Michael Roberts Blog

What a load of greedy rubbish!

The UK’s Financial Times has just published a letter from 20 economists demanding that the 50p in the £ top rate of tax in the UK charged on those earning more than £150,000 a year be abolished.  These eminent people tell us that: “the fragile state of the UK economy” requires it.  Apparently, cutting the rate of tax for those reaching £150,000 a year in income (and remember this rate only applies to that part of income that is above that level) will help restore economic growth in Britain – but not investing more, not cutting taxes for the poorest working families, not reversing cuts in public spending or the reductions in public services.  No, just cut the top rate of tax for the richest earners.

These economists go on to argue that Britain’s 50p income tax rate for those earning more than £150,000 a year “is doing lasting damage to the UK economy” because the UK now has “one of the highest personal tax regimes in the industrialsied world, making it less competitive internationally and less attractive as a destination for foreign investment and talented workers”.

What rubbish!   First, the UK rate is not among the highest in the OECD.   According to the OECD, there are at least six other countries with the same or higher top income tax rate:  Austria, Belgium, Denmark, Japan, Netherlands and Sweden.  And what’s more, the UK rate only applies to the top 1% of income earners or 328,000 people.  So it applies to people who earn at least five times the average gross wages of an adult full-time worker in the UK.  The top rates in these other countries are applied to income earners on way less than that multiple of the average.  In the case of Denmark, Belgium and the Netherlands, it applies to all average income earners.

So, in no way is the UK personal top tax rate out of line.    On the contrary, it is very mild.   Moreover, the UK  is  not a high personal tax economy that would dissuade all these rich people from coming here to help us out with their great skills.  If that were true, why don’t all the rich Scandinavians come here as our top rate is lower than theirs!  They don’t because even rich people don’t decide where to work or live just on some top rate of tax.

Again, according to the OECD, the average personal income tax rate in the UK is 25.5% for a single person with no children and 24% for a one-earner married couple with two children.  There are 12 OECD countries with higher rates for single earners and ten for married couples with children.  When all sorts of local and central taxes on labour income are included along with social security payments, the average wage earner in the UK pays 37.5% in taxes.  That compares with 35.2% in ‘low tax’ America.    But the rate is higher in Austria, Belgium, Czech republic, Denmark, Estonia, Finland, France, Germany, Greece, Hungary, Iceland, Ireland, Italy, Netherlands, Norway, Portugal, Slovakia, Spain, Sweden and even Turkey!   Where Britons pay much more is in VAT, petroleum tax, transport fares, airport charges and utility bills.  And remember, many of those countries paying higher taxes get much better public services and benefits by paying more.

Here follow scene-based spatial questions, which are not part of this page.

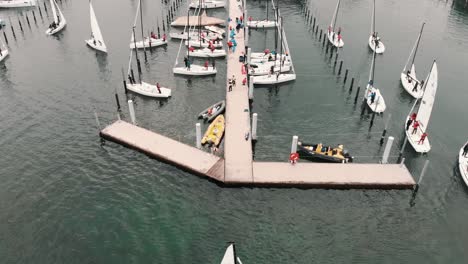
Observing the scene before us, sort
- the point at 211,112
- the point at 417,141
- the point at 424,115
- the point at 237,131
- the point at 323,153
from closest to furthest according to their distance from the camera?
the point at 323,153 < the point at 424,115 < the point at 417,141 < the point at 237,131 < the point at 211,112

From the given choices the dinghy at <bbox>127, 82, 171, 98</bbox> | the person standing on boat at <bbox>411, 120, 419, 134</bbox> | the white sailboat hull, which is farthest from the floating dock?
the white sailboat hull

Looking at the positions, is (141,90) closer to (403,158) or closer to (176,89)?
(176,89)

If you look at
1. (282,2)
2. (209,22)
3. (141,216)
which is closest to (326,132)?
(141,216)

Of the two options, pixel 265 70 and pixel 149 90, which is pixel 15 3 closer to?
pixel 149 90

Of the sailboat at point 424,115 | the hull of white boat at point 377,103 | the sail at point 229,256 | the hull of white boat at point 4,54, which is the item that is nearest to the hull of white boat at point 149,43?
the hull of white boat at point 4,54

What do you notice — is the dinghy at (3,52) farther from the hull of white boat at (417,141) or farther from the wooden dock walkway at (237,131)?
the hull of white boat at (417,141)

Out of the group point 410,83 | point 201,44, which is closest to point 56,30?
point 201,44
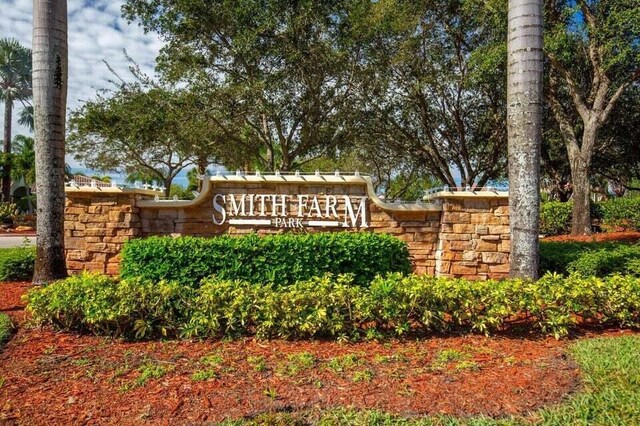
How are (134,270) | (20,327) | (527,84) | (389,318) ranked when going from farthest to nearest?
1. (134,270)
2. (527,84)
3. (20,327)
4. (389,318)

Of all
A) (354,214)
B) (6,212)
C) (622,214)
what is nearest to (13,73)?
(6,212)

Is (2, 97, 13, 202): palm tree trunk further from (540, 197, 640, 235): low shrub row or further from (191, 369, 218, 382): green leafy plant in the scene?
(540, 197, 640, 235): low shrub row

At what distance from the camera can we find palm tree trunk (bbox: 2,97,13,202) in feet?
86.1

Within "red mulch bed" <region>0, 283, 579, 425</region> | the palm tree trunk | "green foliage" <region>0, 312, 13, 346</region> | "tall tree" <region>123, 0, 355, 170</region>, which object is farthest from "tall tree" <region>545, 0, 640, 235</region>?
the palm tree trunk

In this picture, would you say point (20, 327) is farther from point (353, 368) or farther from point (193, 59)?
point (193, 59)

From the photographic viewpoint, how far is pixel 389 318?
Answer: 4.38 meters

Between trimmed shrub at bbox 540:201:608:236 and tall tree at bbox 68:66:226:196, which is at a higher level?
tall tree at bbox 68:66:226:196

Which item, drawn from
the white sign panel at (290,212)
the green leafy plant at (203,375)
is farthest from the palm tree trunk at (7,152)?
the green leafy plant at (203,375)

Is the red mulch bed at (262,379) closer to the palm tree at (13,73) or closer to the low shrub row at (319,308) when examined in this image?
the low shrub row at (319,308)

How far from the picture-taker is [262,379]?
3.48 metres

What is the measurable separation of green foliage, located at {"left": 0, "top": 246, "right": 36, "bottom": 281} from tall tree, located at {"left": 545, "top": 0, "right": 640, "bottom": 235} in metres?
12.2

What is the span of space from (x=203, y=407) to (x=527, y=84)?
4986mm

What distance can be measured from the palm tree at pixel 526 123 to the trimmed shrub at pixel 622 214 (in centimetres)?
1169

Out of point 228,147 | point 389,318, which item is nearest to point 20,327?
point 389,318
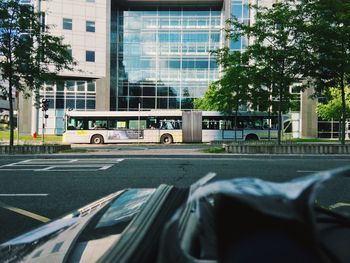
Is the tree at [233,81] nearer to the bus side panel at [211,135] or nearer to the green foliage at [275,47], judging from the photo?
the green foliage at [275,47]

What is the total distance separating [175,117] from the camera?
32.7 m

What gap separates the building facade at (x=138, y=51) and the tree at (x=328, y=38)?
34.6 metres

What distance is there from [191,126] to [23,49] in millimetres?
16097

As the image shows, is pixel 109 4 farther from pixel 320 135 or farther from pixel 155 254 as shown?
pixel 155 254

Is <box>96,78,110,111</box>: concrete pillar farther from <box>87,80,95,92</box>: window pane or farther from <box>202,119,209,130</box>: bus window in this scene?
<box>202,119,209,130</box>: bus window

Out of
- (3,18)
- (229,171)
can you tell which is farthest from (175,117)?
(229,171)

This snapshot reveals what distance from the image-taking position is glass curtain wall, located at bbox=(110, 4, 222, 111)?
55000mm

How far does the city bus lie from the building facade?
67.1ft

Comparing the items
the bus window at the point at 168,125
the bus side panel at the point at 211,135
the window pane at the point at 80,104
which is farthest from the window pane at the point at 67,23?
the bus side panel at the point at 211,135

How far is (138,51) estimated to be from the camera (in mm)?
55656

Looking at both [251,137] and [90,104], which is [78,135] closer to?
[251,137]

Moreover, all the economies with a higher top rate of personal tax than the UK are growing faster, not slower (even Japan if you exclude the effect of the earthquake and tsunami).   And all of them have higher living standards by any way you want to measure it.  So it seems that a high rate of personal tax for top earners is no dampener of growth or living standards.

The reality is that the most of the rich people in the UK, as elsewhere, are not even subject to this tax as they ‘earn’ their money through profits from their companies, dividends on their shares, or capital gains or interest on their investments.  They don’t ‘earn’ much from actual work.   Most of these top income earners are either bankers who also get huge pension contributions and share options, so that actual wages are a small part of their annual ‘compensation’.  Others are the so-called fat cats in the top echelons of the public sector (heads of the national health service, schools and colleges and various government agencies and political departments).  They should be paying more tax, shouldn’t they?   And are any these groups of ‘talented people’ really desperately needed to get the UK economy going?

The demand for a cut in the rate for the top 1% of British income earners  is just so much greed and hogwash.